**Raw data**.

- Opening Delimiter -

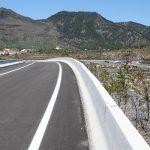 Transportes actualiza de urgencia el proyecto del tramo El Tanque-Santiago del Teide del anillo insular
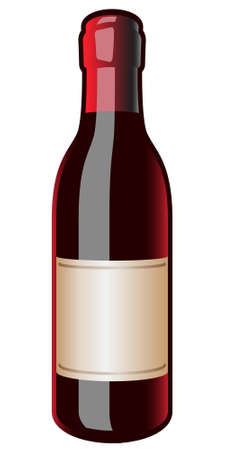 chianti: Iconic vintage wine bottle with a blank label for your design or copy text. Stock Photo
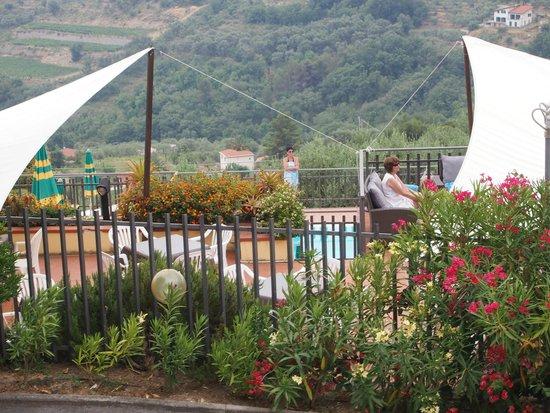 Hotel Liliana : vue de la chambre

- Closing Delimiter -

**About this task**. Transcribe the whole listing exactly. Pictures stay out of your copy.

**Answer below**.
 Transportes actualiza de urgencia el proyecto del tramo El Tanque-Santiago del Teide del anillo insular
 chianti: Iconic vintage wine bottle with a blank label for your design or copy text. Stock Photo
 Hotel Liliana : vue de la chambre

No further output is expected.